▶ [Action item]: Reproduce the passage of the article below on brands using social media for customer service, from "- Remember that" to "it stands for.", changing "Pinterest" to "Instagram".

Brands Using Social Media for Customer Service
There are various key considerations for brands who intend to use social media as part of their customer service strategy. There is only one key consideration for brands who don’t intend to do so – you should. Gone are the days when brands controlled the flow and means of broadcasts. Consumers now have a voice, and social media amplifies that voice exponentially.
According to a recent report by Fishburn Hedges, 18m (36%) of UK consumers have engaged with brands through social media. This figure has doubled from only 19% back in August 2011, and 68% of those who have engaged with brands believed that it “allowed them to find their voice”. If that voice is a derogatory, angry one, it can potentially be very damaging to your brand. Even more so if you allow that voice to go unanswered. It’s not just the digital generation getting involved either, more than 25% of the 55+ age group have dealt with a brand on social media.
Social sharing; most notably of viral content, means that an angry mob is only ever a few mouse clicks away. Ask @G4S_UK for the proof, their Twitter handle has been bombarded with negative links and angry comments since it was revealed that they couldn’t meet their quota of security staff for the 2012 Olympic Games. In fairness, even the most astute social media engagement campaign couldn’t repair the damage done to their brand, but their complete lack of engagement via social media hasn’t exactly done anything to help.
So now we have established that consumers expect brands to maintain an active social media presence, let’s address some of the key considerations that should be taken into account.
- Define your social media presence; do not let it define your brand. Your social media activity should always be a representation of your brand, and not an attempt to copy others.
- Remember that social media works in real time. You don’t get long to carefully consider your response, but choose your words wisely. You don’t need to respond to every single comment, but when you do; do it right.
- Pick your channels and stick to them. Just because the company over the road have a catchy Pinterest page, doesn’t mean you have to. If you want to improve customer service try Twitter, if you want to engage your audience try Facebook.
- Give your staff strict guidelines. A brand account is not a personal account; your company can be held accountable for anything that is said. Make sure your staff understands that they are representing your brand and everything it stands for.
- Do not fear an #EpicFail. Everybody learns through experience, and nobody is perfect. We are all capable of misjudging a situation, but you can’t let that paralyse your staff and slow the whole process down. If you have confidence in your staff’s ability to respond and engage, allow them to do so without verifying every letter of every word.
A recent study by American Express discovered that customers who have received good customer service through social media channels are significantly more likely to buy from that brand again, compared with customers who made their complaints via telephone or email. All of this points to the simple fact that brands who are not actively engaging with their customers through social media do so at their peril. The importance of customer service has never been in doubt, but it is becoming increasingly apparent that social media undoubtedly needs to play a significant part in that process.

▶ [Raw data]:
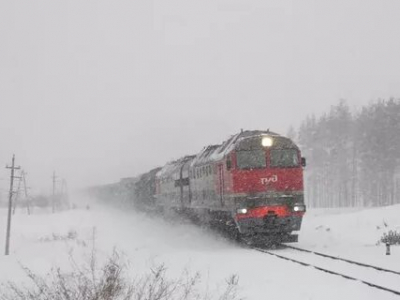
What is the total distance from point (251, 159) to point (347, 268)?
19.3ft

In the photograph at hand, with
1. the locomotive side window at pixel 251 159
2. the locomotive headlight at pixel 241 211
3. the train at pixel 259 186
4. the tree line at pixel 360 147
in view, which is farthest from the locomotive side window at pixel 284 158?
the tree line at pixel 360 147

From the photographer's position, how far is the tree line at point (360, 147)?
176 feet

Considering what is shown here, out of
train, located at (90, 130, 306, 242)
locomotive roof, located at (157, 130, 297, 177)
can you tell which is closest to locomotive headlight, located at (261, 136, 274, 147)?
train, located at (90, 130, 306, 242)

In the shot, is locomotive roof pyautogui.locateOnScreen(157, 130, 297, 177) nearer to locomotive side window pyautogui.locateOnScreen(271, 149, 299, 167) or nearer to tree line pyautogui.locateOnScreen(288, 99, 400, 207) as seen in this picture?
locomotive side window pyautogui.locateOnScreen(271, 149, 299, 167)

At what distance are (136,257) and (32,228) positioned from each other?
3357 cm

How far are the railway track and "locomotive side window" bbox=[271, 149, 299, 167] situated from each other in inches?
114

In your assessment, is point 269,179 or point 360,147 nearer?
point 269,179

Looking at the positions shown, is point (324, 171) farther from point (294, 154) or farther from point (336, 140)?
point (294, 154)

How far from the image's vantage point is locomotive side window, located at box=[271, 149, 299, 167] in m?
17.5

---

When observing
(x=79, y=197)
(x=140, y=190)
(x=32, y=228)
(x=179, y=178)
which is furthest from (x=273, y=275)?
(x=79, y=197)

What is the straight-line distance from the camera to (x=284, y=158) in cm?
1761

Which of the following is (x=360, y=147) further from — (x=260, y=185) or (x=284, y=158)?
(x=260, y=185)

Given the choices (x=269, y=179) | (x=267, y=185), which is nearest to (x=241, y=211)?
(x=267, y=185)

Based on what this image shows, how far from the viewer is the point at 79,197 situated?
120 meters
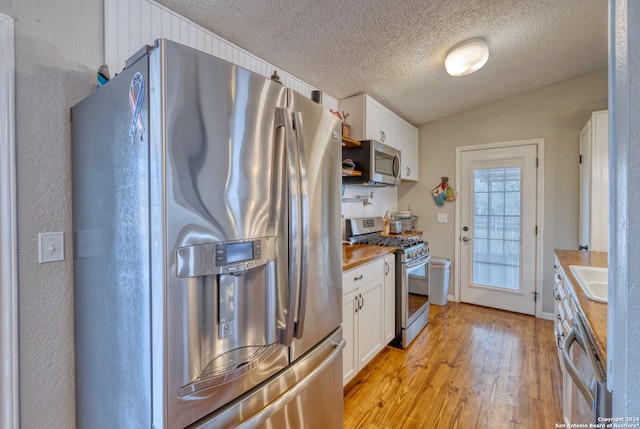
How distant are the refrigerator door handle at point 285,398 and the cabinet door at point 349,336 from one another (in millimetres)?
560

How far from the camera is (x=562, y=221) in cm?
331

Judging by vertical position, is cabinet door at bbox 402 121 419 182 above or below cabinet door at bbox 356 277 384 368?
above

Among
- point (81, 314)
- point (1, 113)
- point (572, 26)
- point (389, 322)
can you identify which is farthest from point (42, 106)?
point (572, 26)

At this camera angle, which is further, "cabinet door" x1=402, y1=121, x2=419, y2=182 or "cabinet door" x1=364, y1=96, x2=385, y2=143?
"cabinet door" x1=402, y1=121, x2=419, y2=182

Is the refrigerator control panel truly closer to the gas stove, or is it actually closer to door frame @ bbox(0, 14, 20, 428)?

▶ [Answer space]:
- Remember that social media works in real time. You don’t get long to carefully consider your response, but choose your words wisely. You don’t need to respond to every single comment, but when you do; do it right.
- Pick your channels and stick to them. Just because the company over the road have a catchy Instagram page, doesn’t mean you have to. If you want to improve customer service try Twitter, if you want to engage your audience try Facebook.
- Give your staff strict guidelines. A brand account is not a personal account; your company can be held accountable for anything that is said. Make sure your staff understands that they are representing your brand and everything it stands for.